* START *

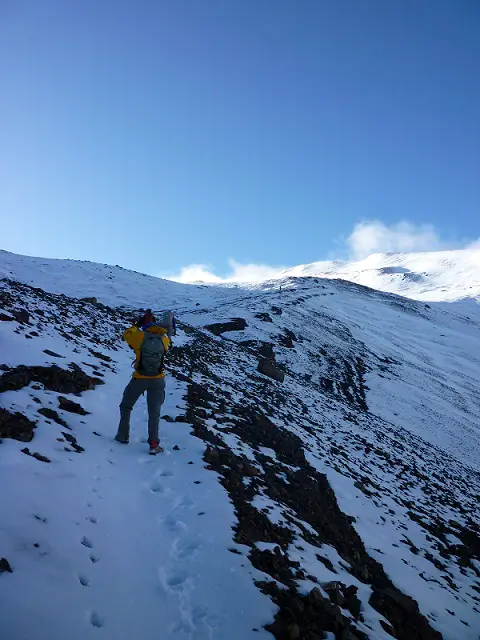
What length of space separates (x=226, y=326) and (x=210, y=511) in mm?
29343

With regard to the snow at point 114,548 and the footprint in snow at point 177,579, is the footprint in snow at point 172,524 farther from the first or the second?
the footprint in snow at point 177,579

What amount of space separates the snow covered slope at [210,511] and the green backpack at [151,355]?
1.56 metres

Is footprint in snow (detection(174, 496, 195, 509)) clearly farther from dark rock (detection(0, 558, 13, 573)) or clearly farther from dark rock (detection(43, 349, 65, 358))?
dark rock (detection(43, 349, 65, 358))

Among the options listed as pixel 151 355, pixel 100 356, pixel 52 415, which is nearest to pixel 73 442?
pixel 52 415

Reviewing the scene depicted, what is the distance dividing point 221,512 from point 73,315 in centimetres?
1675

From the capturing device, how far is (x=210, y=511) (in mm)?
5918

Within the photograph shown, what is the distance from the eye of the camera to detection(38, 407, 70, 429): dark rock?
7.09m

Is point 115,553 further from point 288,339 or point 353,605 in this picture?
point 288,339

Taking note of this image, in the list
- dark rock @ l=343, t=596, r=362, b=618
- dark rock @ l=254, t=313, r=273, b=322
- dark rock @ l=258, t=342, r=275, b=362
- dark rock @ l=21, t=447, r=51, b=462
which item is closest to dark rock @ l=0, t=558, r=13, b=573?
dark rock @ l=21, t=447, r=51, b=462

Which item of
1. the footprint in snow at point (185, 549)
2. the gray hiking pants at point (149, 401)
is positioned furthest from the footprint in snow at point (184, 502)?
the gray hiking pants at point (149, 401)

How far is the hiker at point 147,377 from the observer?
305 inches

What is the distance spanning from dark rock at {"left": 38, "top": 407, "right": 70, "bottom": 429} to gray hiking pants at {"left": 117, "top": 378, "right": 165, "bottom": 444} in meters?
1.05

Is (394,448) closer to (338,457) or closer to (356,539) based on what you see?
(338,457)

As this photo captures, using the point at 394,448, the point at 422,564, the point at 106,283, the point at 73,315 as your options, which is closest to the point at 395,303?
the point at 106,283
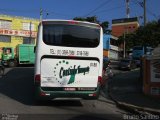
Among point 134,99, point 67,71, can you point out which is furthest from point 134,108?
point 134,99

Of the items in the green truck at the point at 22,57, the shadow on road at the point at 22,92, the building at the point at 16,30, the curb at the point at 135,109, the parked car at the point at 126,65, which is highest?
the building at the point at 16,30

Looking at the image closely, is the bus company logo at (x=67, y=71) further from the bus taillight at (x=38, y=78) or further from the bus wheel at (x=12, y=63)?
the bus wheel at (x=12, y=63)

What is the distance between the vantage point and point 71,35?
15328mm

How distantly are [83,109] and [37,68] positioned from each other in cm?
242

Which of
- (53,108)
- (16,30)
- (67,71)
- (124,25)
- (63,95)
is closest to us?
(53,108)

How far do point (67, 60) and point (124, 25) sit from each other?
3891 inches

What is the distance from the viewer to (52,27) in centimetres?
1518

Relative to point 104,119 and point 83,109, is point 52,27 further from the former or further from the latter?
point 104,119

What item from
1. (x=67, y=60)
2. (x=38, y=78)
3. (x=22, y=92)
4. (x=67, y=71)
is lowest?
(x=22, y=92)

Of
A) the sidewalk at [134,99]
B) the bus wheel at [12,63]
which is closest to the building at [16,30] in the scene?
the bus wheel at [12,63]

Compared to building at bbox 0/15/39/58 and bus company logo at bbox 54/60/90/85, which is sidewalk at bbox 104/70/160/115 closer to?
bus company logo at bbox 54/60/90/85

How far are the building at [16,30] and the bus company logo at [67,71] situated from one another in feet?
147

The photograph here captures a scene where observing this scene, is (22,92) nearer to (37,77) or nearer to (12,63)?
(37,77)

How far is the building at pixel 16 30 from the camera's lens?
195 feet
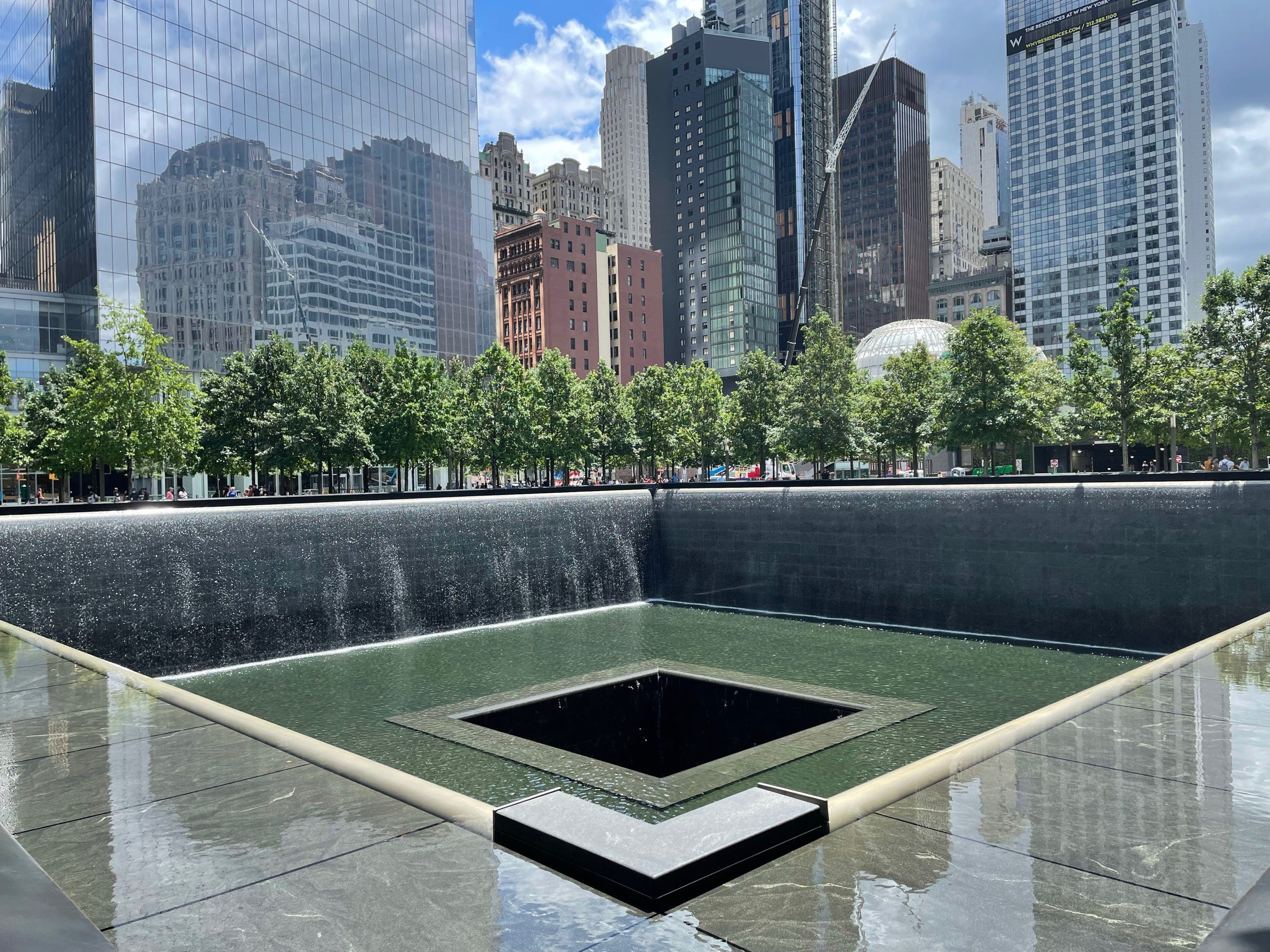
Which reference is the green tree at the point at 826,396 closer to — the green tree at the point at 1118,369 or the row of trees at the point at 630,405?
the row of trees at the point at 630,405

* END *

Directions for this task: Rewrite the stretch of the material from the line containing "How far is the building" through the end, substituting "camera" for "camera's lens" and changing nothing else. Leave the pictures out.

Written reply:
How far is the building at pixel 16 30 from the camera?
195 feet
Which reference is the green tree at the point at 826,396 closer to — the green tree at the point at 1118,369 or the row of trees at the point at 630,405?
the row of trees at the point at 630,405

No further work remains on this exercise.